Connect to share and comment
By Luke Baker
BRUSSELS (Reuters) - Britain and France claimed victory on Tuesday with an EU decision to let them supply arms to Syrian rebels but it brings many risks and was cast by other diplomats and regional experts as a "miscalculation".
Shortly after midnight, after more than 12 hours of negotiation, the EU's 27 member states failed to agree on how to renew their Syrian arms embargo. That means the restrictions expire as of June 1, allowing EU states to export arms if they want, although only Britain and France are inclined to do so.
It is the most fundamental internal disagreement over foreign policy the European Union has had since the Iraq war 10 years ago and casts doubt on efforts to carve out a common stance that would help bind its members more closely together.
But more immediately, it has raised questions about what impact Britain and France - the EU's leading military powers - can expect to have on the ground in Syria, what it means for a negotiated peace and whether it begins a slippery slope towards far deeper involvement in the world's most combustible region.
British Foreign Secretary William Hague described Tuesday's outcome as "the right decision", even though the overwhelming majority of EU nations, led by Austria, opposed not only the lifting of the arms embargo but also any notable easing of it.
A French official highlighted the confrontational tone, saying Vienna would not be allowed to "dictate Europe's foreign policy". By holding to their position, Paris and London made any consensus impossible, forcing the embargo's collapse.
Diplomats and EU officials were surprised by how unbending the two proved to be, describing the mood in the negotiating room as downcast and the result as a "bad day for Europe".
Italy's foreign minister, Emma Bonino, called the outcome "inglorious" and laid the blame in part on EU foreign policy chief Catherine Ashton.
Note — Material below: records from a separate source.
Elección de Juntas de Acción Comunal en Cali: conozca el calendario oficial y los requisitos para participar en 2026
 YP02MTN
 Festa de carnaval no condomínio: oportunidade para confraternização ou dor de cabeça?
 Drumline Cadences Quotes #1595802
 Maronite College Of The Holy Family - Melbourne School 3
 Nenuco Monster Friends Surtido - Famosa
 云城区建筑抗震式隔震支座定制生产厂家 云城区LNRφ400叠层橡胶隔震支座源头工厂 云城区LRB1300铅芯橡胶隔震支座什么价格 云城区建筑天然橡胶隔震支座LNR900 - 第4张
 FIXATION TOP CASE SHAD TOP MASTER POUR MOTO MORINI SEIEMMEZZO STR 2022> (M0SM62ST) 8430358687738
The Briton, whose role is to represent a common diplomatic approach by the Union, had offered states many options but no one proposal they could back, Bonino said.
Some analysts described a far wider fallout, worrying that the decision will scupper what little chance there was of success at U.S.- and Russian-sponsored peace talks in Geneva next month, and will invigorate the flow of arms to President Bashar al-Assad from his Russian and Iranian allies.
"I would call it a serious miscalculation," Daniel Levy, the head of the Middle East and North Africa program at the European Council on Foreign Relations in London, said of the Franco-British push that dismantled the EU arms embargo.
"The risk is that escalation begets escalation," he said, setting out the likelihood that Russia will ramp up its own arms supplies to Assad with weapons that come with far less oversight or restriction than any arms the EU may supply to the rebels.
"There's a strong chance that things will be made worse, and then there's the risk of mission creep, especially when the Syrian opposition are very clear that that's what they're after, that they want more Western skin in the game."
France and Britain say they have taken no decisions yet on supplying arms, saying they first want to see what comes of the Geneva talks. But they also emphasized on Tuesday that they now have legal authority to send weapons to Assad's opponents if they want, which they hope will pressure him to negotiate.
"Our focus in the coming weeks is the Geneva conference," said Hague. "What this is doing is sending that signal loud and clear to the regime and ... being very clear about the flexibility that we have if it refuses to negotiate."
Yet some analysts see that calculus as faulty. If the EU had decided to extend its arms embargo ahead of the Geneva talks, it might have called upon Russia to follow suit, de-escalating an arms race inside Syria and giving more scope for negotiation.
Instead, the opposite is happening, with weapons now set to bolster either side on the battlefield while the political track faces many obstacles. Russia's foreign minister accused the EU of undermining the Geneva peace efforts.
Coming in a week that has seen Moscow supply more missiles to Damascus and a declaration by Lebanon's Hezbollah militia that it stands with Assad, the EU dropping its arms embargo has ended up looking much more warlike than pacific.
"The EU decision to allow members their own discretion - within limits - of arming the Syrian rebels is the third shoe to drop in a week that will be considered the full internationalization of the Syrian war," said George Lopez, a professor of peace studies at the University of Notre Dame.
There may be further pitfalls for Britain and France, too. If the Geneva talks fail - and many diplomats fear they will - then the two allies, who worked closely together to help Libya's rebels, will have little choice but to show they can follow through on commitments in Syria too. The rebels will expect it.
London and Paris say they would supply arms to "moderate" factions only, which means careful monitoring on the ground by European observers. The last thing Prime Minister David Cameron or President Francois Hollande want are headlines revealing that British arms have ended up in the hands of al Qaeda.
They also face strict limits on the type of weaponry they can send since longstanding EU law proscribes the export of any equipment, whoever the recipient, that would "provoke or prolong armed conflicts or aggravate existing tensions".
Bound by those rules, there is little chance Britain or France could match the arms Russia or Iran might supply. That is one reason why Israel, still in a cold war with Damascus but also wary of the rebels, opposes weapons being sent to either.
"At the end of the day, Britain and France are playing bluff in a game of poker," said Levy of the European Council on Foreign Relations. "But they've got a transparent hand."